The markets aren’t focused on these concerns and want to believe the three bears are hibernating for winter. They want to rebound from the August collapse like a beach ball held underwater. And that they are. Stay tuned.

I agree with this analysis but there are still risks in these markets which I continuously tweet on (follow me on twitter @PensionPulse). For example, the bond market is now pricing in a 60% chance of recession:

The bond market indicator that has predicted every U.S. recession since 1970 shows that the economy has about a 60 percent chance of contracting within 12 months.

The so-called Treasury yield curve, adjusted for distortions caused by the Federal Reserve’s record low zero to 0.25 percent target interest rate for overnight loans between banks, shows that two-year notes yield 20 basis points, or 0.20 percentage point, less than five-year notes, according to Bank of America Corp. research. The unadjusted gap of 79 basis points at the end of last week indicates the chance of recession at about 15 percent.

Short-term rates have been higher than longer-term yields, or inverted, before each of the seven recessions since 1970. A contraction would make it harder for U.S. President Barack Obama to reduce unemployment, which has held at or above 9 percent every month except two since May 2009, including a reading of 9.1 percent in September. It may also help bolster Treasuries and keep yields near all-time lows.

“The adjusted curve is giving a powerful signal for an upcoming U.S. recession,” said Ruslan Bikbov, a fixed-income strategist in New York at Bank of America, one of the 22 primary dealers of U.S. government securities that trade with the Fed. “If that happens, the Fed’s target rate could remain near zero beyond 2014,” more than a year longer than the central bank has indicated, he said in an interview on Oct. 3.

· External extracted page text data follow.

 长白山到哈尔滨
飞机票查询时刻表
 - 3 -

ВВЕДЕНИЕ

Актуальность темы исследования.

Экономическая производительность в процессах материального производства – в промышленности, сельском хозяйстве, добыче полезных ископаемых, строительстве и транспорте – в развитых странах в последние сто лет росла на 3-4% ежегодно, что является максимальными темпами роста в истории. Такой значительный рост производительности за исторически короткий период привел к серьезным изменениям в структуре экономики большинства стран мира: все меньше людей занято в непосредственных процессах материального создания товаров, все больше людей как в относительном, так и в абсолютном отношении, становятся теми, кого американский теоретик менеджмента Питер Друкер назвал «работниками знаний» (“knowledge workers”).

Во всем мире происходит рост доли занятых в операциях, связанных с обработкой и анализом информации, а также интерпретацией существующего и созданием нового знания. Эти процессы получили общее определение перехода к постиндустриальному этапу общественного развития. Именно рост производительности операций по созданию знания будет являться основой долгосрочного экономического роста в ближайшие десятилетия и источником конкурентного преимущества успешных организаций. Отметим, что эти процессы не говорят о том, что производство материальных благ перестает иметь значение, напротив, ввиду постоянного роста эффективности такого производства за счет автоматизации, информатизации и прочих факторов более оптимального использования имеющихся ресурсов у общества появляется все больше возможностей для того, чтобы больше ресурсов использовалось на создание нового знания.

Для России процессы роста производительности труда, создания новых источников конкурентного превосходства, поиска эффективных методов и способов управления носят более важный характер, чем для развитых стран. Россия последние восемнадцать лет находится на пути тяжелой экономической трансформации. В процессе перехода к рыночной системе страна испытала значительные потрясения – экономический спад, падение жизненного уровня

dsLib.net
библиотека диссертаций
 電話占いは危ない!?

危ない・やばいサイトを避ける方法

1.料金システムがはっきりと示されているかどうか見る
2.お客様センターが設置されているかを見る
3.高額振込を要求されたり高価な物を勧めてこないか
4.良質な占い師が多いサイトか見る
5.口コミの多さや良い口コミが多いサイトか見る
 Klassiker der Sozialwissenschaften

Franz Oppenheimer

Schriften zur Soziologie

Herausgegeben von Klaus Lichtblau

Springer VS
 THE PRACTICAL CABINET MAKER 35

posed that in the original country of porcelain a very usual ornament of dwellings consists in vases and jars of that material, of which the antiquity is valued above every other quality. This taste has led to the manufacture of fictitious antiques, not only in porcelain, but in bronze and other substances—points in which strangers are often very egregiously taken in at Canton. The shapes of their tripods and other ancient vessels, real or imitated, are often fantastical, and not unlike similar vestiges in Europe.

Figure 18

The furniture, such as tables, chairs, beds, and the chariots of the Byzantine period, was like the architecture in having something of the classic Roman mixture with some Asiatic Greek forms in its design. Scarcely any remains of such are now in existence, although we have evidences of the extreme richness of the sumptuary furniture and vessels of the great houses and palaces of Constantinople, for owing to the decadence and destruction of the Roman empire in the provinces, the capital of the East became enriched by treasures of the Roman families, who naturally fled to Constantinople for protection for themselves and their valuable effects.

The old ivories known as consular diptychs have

An inverted yield curve is the last thing banks and financial service companies need or want. Banks like to borrow for free on the short end and lock in spread by investing in Treasuries on the long end. Reuters quotes a Citigroup analyst stating that Goldman Sachs will likely record a loss in the third quarter, only the second quarterly loss in the Wall Street titan's history, hurt by weakness across trading and investment banking, equity market declines and wider credit spreads during the period (my hunch is they made money shorting this market).

Moreover, CNN reports that millions of unemployed Americans are waiting for Congress to do something other than trade barbs over their job creation plans. More than 6 million Americans are set to lose federal unemployment benefits in 2012, with 1.8 million running out in January alone, according to new figures from the National Employment Law Project.

And the European "soap opera" continues. Bloomberg reports that European Central Bank President Jean-Claude Trichet warned of threats to the financial system as the conflict among political leaders intensified over how to extricate Europe from the debt crisis. They are now openly discussing a 60% haircut on Greek bonds but I wouldn't be surprised if it ends up being closer to 80%. Whatever the case, I agree with Rio, the European debt crisis is overdone as China thrives (once again, Chanos disagrees).

Early Tuesday, stock index futures were lower as investors await the results of a key vote by Slovakia on expanding the euro zone rescue fund. Since when do we allow smaller European nations like Slovakia, Austria and others to vote on the future of the global financial system? the US, Germany and France should tell them to "fuck off" and toe the line (no offense to Slovakians or Austrians but that's how I truly feel).

All this to say that even though markets are likely to rally further, there remain serious challenges in the near and long-term. Q3 earnings season begins on Tuesday and earnings expectations are set to disappoint as estimates remain high, but my hunch is investors will buy the dips. Finally, in the interview below, Jim Strugger, derivatives strategist at MKM Partners warns investors to focus on risk as we are currently experiencing the highest level of volatility we have seen since the 1940's when you exclude the spike to 72 in 2008 and the crash of 1987. So while I'm cautiously optimistic as financials could rally more from these levels, hedge accordingly because tail risks have not disappeared.